I went with another Romeo & Juliet film and, one day, will see this Baz Lurmann film. I know the Tristan & Isolde story well but never saw this film because James Franco just seems to smarmy for the role of the romantic Tristan. I haven’t seen the last one or heard of it but would like to see it because it sounds off-beat which I love.
I think Franco is a bit of a Marmite character – you either love him or hate him!
I think you’d really enjoy Elvis and Anabelle. Very off-beat and well made.
I’ve been wanting to watch Elvis and Anabelle for such a long time. I’m going to have to try and track it down. Really nice choices here!
Thank you, Sara! Elvis and Anabelle is definitely a hidden gem so I hope you have the chance to watch it.
A theme within the theme! Love those!
This Romeo & Juliet has some interesting innovations but I preferred Zeffirelli’s ’68 film.
I’d put Tristan & Isolde down as a sincere try that didn’t pan out. Franco is weak in the lead.
I haven’t heard of your last. It sounds odd, which if you’re in the right mood can be entertaining.
I wasn’t able to do a theme within mine but I did try and find three where the forbidden aspect was looked at in different ways.
Broken Blossoms (1919)-Chinese immigrant Cheng Huan’s (Richard Barthelmess) dream of spreading Buddhism to London has dissipated and he has sunken into aimless opium addiction until he finds young English waif Lucy Burrows (Lillian Gish) battered on his doorstep. Renewed by their emotional connection he cares for her as she recovers, but their forbidden love across ethnic boundaries is riven when they are discovered by Lucy’s abusive father (Donald Crisp).
Death Takes a Holiday (1934)-Unable to comprehend why people cling so tenaciously to life Death (Fredric March) assumes human form as Prince Sirki at Duke Lambert’s Italian villa. Mixing with his guests in an attempt to gain insight he meets the beautiful Grazia (Evelyn Venable). Instantly attracted to each other Sirki and she wrestle with the impossibility and the forbidden nature of their love.
Dirty Dancing (1987)-Teenager Baby (Jennifer Grey) is vacationing with her family at a Catskills resort in the 60’s when she meets dance instructor Johnny (Patrick Swayze). Through a series of events they become involved but the lovers face several obstacles including the dual facts that Johnny is forbidden to fraternize with the guests and Baby is likewise forbidden from seeing the older Johnny by her father (Jerry Orbach).
Thank you, Joel.
Nice choices! I really want to watch Death Takes a Holiday. I nearly chose Dirty Dancing as well but it didn’t fit within my theme.

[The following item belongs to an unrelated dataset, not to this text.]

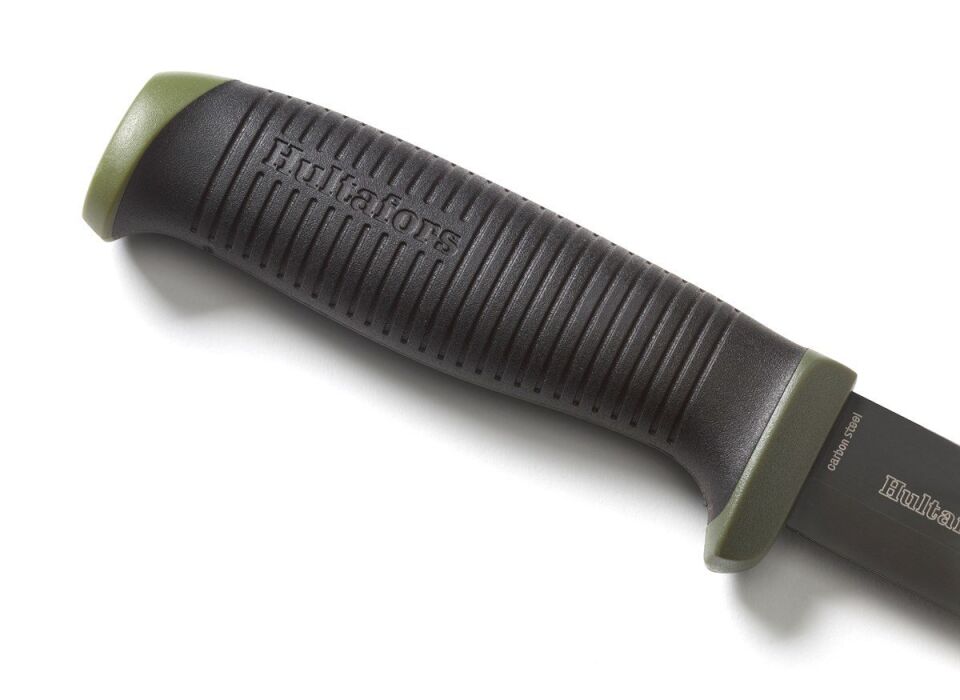 HULTAFORS OK4 Outdoor Karbon Çelik Bıçak (380270)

Broken Blossoms (what a beautiful title) is new to me. Considering when it was made I assume that it could have been quite divisive?
I haven’t seen any of your picks but I’m familiar with the first two.
Elvis and Anabelle is well worth a watch if you like quirky, offbeat films.
All the titles you chose are so aesthetically pleasing. lol I remember seeing Tristan and Isolde but I cannot remember a thing from it. I haven’t seen Elvis and Annabelle
Ha, thanks Brittani! Reading these comments it sounds like Elvis and Anabelle is new for a lot of people.
I love Romeo + Juliet. It really is a masterpiece. On the other hand, I found Tristan and Isolde slightly less exciting than watching paint dry. Haven’t seen your last pick.
Thanks, Dell. I agree with you on both points. I remembered the outline of Tristan & Isolde but couldn’t recall cast members or the finer details.
I love this version of Romeo and Juliet. Very 90s MTV-ish.
I like Tristan & Isolde except for Franco’s performance. His character mopes and cries quite a bit, and Franco was just awful and cringy at it.
Yes, I agree – very 90s MTV! Fantastic soundtrack as well.
From memory I don’t think Franco gave the best performance, but I must have been 18 when I watched him so probably fell for his good looks!
I love Baz Luhrman’s take on Romeo and Juliet!